Les sinistres liés aux crédits commerciaux, mais aussi ceux associés aux frais médicaux, à la protection des revenus, à l’annulation de voyages, vont probablement faire monter la note pour les assureurs. “Mais les programmes de réassurance contribueront certainement à atténuer cet impact”, souligne la Banque nationale, gendarme des assureurs. La BNB ajoute que “d’autres branches d’activités non vie, telles que les polices d’assurance liées aux véhicules, pourraient en revanche enregistrer un impact positif sur leurs sinistres, au moins pendant la période de confinement”.

13 milliards dollars: la somme de capitaux frais déjà levés par les réassureurs depuis la crise.

Quid de l’assurance auto ?

Les dernier résultats d’Ageas en témoignent : la branche “non vie” afficha au premier semestre de cette année un résultat de plus de 181 millions d’euros, en hausse de 56% par rapport au premier semestre 2019, et cela en grande partie à cause de la baisse du nombre de sinistres auto.

“Il faut nuancer cette impression positive, tempère François de Clippele. Certes, le confinement a fortement diminué le nombre d’accidents. En revanche, on semble observer que le nombre d’accidents grave n’a pas baissé, voire a un peu augmenté ; peut-être parce que les gens ont roulé plus vite puisqu’ils ne voyaient personne sur les routes. Et le trafic poids lourds ne s’est jamais arrêté. Donc tout dépend de la constitution du portefeuille de chaque assureur “. Mais obliger les assureurs à redistribuer les gains supplémentaires engrangés, comme le désire un projet de loi du PS, cela ne tient pas compte de l’impact de long terme ni de la grande concurrence qui règne dans ce secteur. C’est une idée très dangereuse, estime-t-il.

L’étau des taux

D’autant que si la branche non vie se porte bien, le contexte est plus difficile pour les assurances-vie et l’assurance pension. On le voit d’ailleurs avec les difficultés de L’Intégrale, l’assureur liégeois spécialisé dans l’assurance pension et l’assurance groupe qui, pressé par la Banque nationale, cherche toujours un partenaire pour renforcer son capital.

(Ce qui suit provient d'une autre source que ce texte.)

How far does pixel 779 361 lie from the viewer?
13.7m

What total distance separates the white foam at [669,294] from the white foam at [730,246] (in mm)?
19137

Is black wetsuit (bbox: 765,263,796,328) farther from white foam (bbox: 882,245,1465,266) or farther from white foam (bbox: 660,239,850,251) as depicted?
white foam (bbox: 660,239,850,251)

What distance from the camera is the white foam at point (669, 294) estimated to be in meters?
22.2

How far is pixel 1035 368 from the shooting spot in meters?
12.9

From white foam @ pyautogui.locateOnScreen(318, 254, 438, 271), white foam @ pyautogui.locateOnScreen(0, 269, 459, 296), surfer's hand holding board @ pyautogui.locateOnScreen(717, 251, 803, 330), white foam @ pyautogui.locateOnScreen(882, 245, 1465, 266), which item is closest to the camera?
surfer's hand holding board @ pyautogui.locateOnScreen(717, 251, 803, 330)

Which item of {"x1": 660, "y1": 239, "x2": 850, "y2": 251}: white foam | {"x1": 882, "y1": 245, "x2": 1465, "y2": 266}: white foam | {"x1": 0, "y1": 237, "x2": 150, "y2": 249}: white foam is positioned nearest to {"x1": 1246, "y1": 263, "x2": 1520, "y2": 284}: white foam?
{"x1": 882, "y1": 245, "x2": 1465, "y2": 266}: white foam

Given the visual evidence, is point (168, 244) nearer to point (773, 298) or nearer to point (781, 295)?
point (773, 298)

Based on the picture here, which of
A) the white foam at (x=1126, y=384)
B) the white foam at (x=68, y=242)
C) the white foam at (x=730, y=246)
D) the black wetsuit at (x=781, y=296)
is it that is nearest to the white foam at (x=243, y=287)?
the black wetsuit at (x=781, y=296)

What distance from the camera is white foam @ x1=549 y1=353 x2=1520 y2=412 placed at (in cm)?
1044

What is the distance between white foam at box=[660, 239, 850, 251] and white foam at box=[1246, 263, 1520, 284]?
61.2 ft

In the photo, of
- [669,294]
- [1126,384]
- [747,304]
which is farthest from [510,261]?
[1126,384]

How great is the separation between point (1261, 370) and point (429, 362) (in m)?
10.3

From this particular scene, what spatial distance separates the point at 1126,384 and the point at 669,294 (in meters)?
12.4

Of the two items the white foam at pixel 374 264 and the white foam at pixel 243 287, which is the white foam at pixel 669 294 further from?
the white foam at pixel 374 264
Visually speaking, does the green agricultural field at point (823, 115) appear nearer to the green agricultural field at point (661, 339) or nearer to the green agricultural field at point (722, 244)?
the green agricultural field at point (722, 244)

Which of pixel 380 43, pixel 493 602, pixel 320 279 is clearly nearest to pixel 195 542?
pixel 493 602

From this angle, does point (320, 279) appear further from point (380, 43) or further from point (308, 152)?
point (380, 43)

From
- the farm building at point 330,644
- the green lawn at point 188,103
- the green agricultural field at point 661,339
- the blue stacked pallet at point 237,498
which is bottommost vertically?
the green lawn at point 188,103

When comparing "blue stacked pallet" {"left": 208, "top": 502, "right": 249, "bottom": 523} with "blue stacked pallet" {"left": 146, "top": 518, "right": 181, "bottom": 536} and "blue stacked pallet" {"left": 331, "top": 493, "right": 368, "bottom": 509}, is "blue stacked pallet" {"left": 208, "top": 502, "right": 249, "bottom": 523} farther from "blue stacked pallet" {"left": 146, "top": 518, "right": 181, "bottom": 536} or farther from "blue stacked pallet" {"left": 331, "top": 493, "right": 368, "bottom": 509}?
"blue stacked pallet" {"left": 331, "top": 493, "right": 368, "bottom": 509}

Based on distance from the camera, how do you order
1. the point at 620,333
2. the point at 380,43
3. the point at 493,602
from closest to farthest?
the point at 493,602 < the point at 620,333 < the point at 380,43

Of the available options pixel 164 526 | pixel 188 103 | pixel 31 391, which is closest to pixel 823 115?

Car un des effets du Covid est de faire plonger encore davantage les taux, et pour longtemps. Or, les taux bas ont deux grands effets sur les assureurs. D’abord, ils gonflent automatiquement les bilans (une dette à taux fixe prend en effet davantage de valeur quand les taux baissent) et donc imposent d’avoir davantage de capital. Et puis, comme les assureurs investissent en grande partie les primes qu’on leur verse en obligations, cela réduit leurs revenus. C’est surtout embêtant pour les produits à taux garantis, même si cette activité reste profitable pour les assureurs (voir le graphique ci-dessus).

Mais ces taux plancher sont très embêtants pour les assurances groupe qui sont légalement obligées d’offrir un taux minimum garanti de 1,75%. Comment assurer cet objectif avec des obligations d’Etat qui rapportent un taux négatif (-0,15%) sur 10 ans ? La loi devrait être modifiée. La tâche n’est cependant pas facile. Par le passé, aucune majorité politique ne s’était dégagée pour changer la loi. Et nous attendons un gouvernement depuis près de deux ans.